Clark told the crowd the Government was listening.
"The stories that are not told often enough are the stories about the conditions in which staff are working in our healthcare system. There are people – allied health workers, nurses, doctors, midwives – who expect us to have a plan, to own the problem and to take action. And that is precisely what we intend to do."
Wellington region chairwoman of the College of Midwives, Siobhan Connor, said in a statement earlier that the Ministry of Health and the college had co-designed a funding model that solved the issues of pay equity and shortages of community midwives.
"The Government just needs to fund it in the Budget," she said.
Guilliland said they would be happy with a phased approach.
"Our co-design process was a stepped process anyway.
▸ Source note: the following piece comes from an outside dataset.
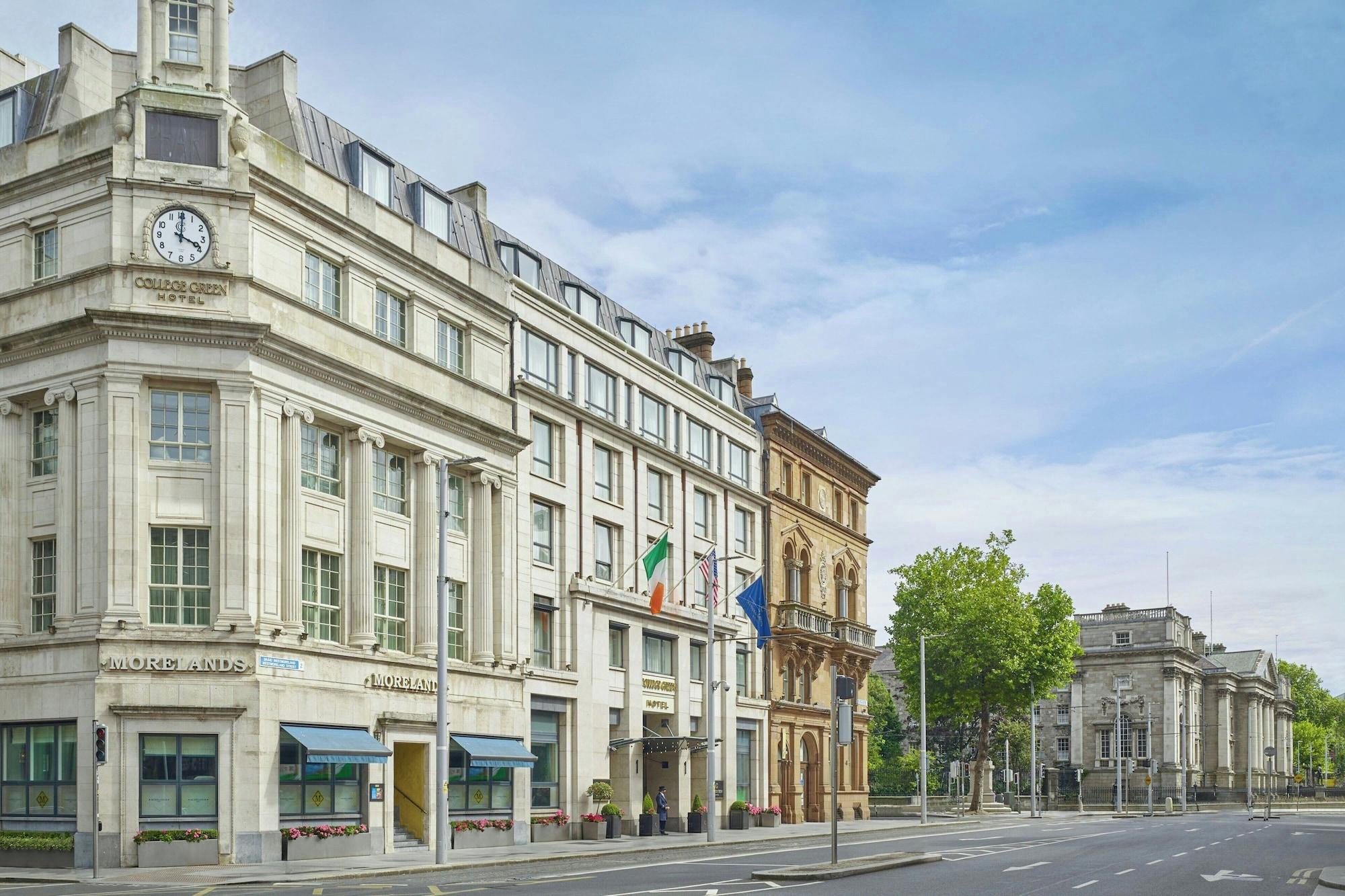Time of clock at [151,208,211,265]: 4:00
We understood that we wouldn't be able to do it overnight because the pay gap is huge. It was never going to magically appear."
Clark said earlier that the Budget would include a package to start addressing the issues facing midwives but the Government could not solve everything in one Budget.
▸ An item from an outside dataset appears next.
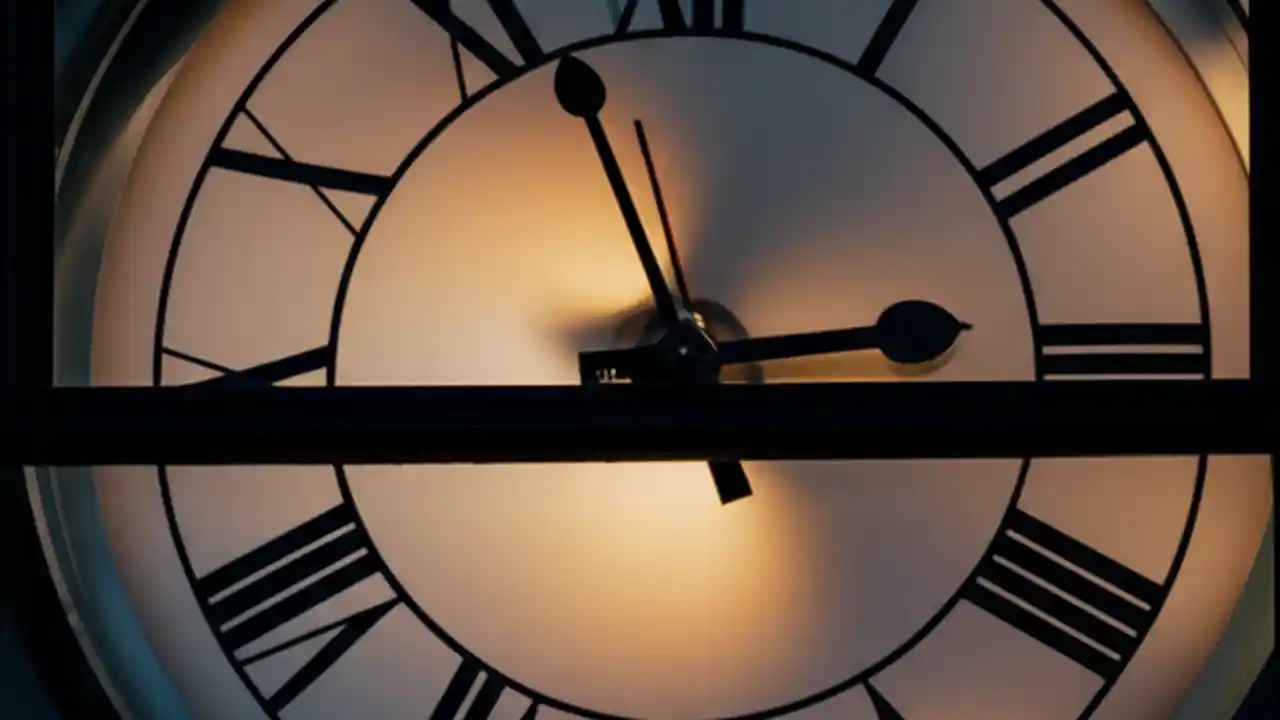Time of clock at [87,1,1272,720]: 2:56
The co-design model, which has been with Clark since the end of 2017, sets out a payment system that enables midwives to be paid in a way that reflects their actual hours of work and conditions.
Midwives say they are on-call 24/7, have an unpredictable workload, are managing more complex issues with pregnant women, and cost of living increases have not been addressed since 2007.
Lead maternity carer Charlie Ferris, from Dunedin, co-founded the Dear David campaign in which nearly 1000 midwives wrote to the minister to tell their stories.
She told the rally she was motivated to take action after working out that she earned an hourly rate of $7.40 after tax for her work as a midwife.
"I was completely heartbroken and wrote to dear David, who was my electorate MP when I was a student back in Dunedin."
She presented Clark with a bound book of stories from midwives about their own circumstances.
Clark was also presented with a petition signed by 13,000 people calling for pay equity for midwives.
Prime Minister Jacinda Ardern told reporters later that some of the midwives' issues had been worked on as part of the Budget process.
"We absolutely know and hear their concerns. We're know the concerns of the health workforce generally and we're doing our best to address them as much as we can in one of three Budgets where we'll be looking to rebuild health services."